_EXERCISE INSTRUCTIONS:_
Give back every record exactly, images excluded.

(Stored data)

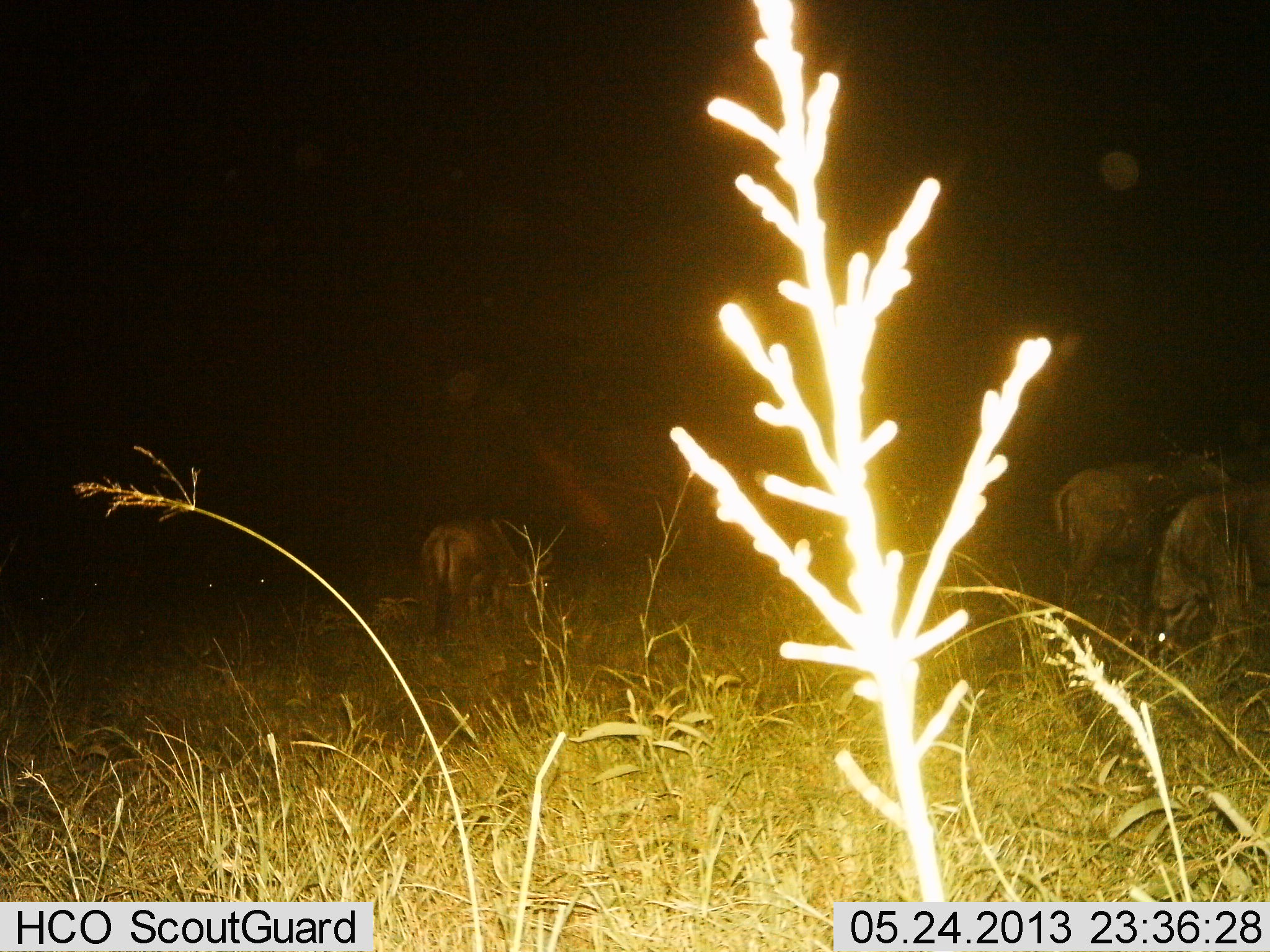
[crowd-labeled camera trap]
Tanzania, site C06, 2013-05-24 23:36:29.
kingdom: Animalia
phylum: Chordata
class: Mammalia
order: Artiodactyla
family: Bovidae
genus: Connochaetes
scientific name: Connochaetes taurinus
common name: blue wildebeest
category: wildebeest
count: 3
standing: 64%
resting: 7%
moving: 7%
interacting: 0%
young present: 0%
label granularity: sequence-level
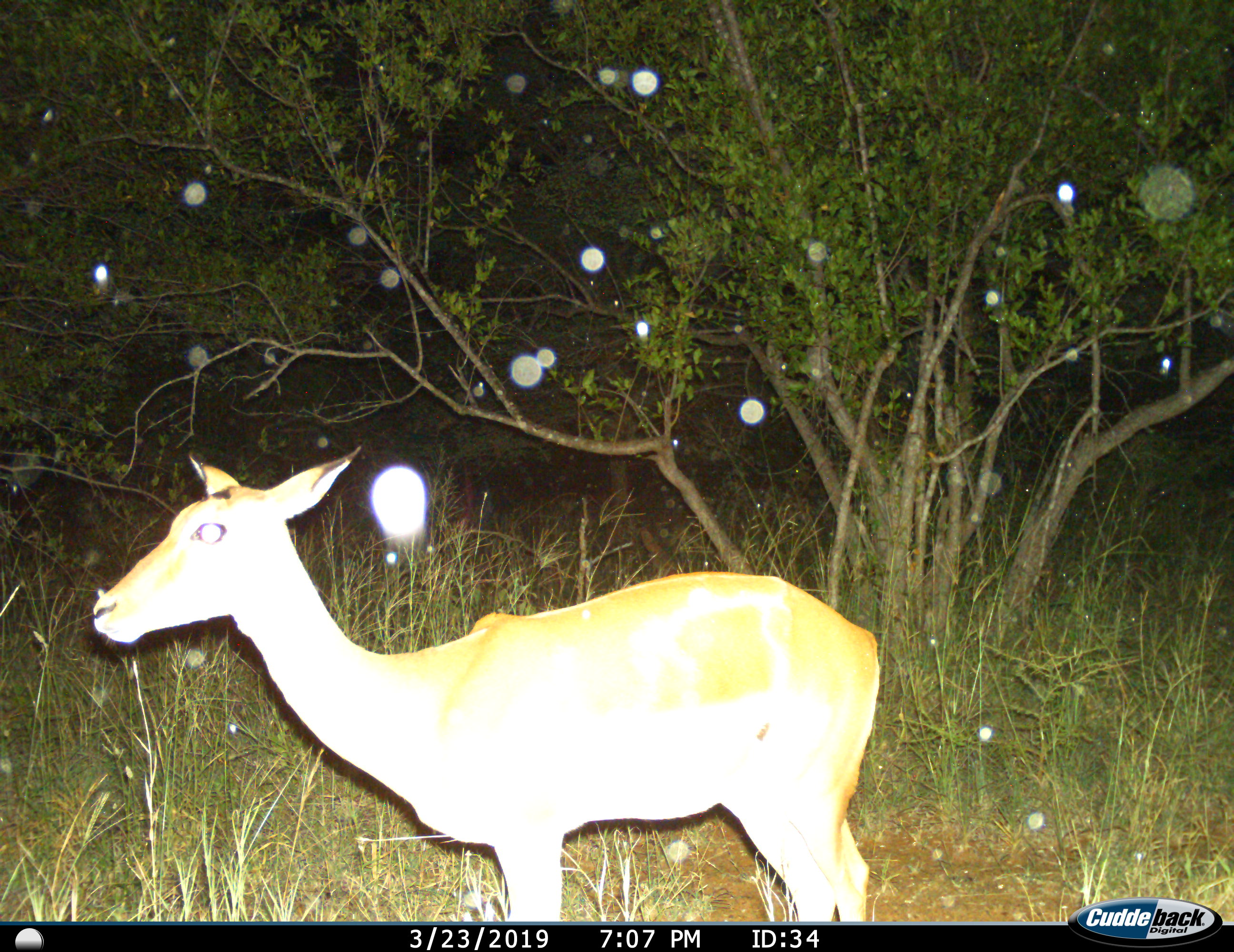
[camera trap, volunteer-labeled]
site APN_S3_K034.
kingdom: Animalia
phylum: Chordata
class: Mammalia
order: Artiodactyla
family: Bovidae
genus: Aepyceros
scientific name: Aepyceros melampus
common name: impala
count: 1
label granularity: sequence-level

_PROBLEM SOLUTION:_
[crowd-labeled camera trap]
Tanzania, site C06, 2013-05-24 23:36:29.
kingdom: Animalia
phylum: Chordata
class: Mammalia
order: Artiodactyla
family: Bovidae
genus: Connochaetes
scientific name: Connochaetes taurinus
common name: blue wildebeest
category: wildebeest
count: 3
standing: 64%
resting: 7%
moving: 7%
interacting: 0%
young present: 0%
label granularity: sequence-level
[camera trap, volunteer-labeled]
site APN_S3_K034.
kingdom: Animalia
phylum: Chordata
class: Mammalia
order: Artiodactyla
family: Bovidae
genus: Aepyceros
scientific name: Aepyceros melampus
common name: impala
count: 1
label granularity: sequence-level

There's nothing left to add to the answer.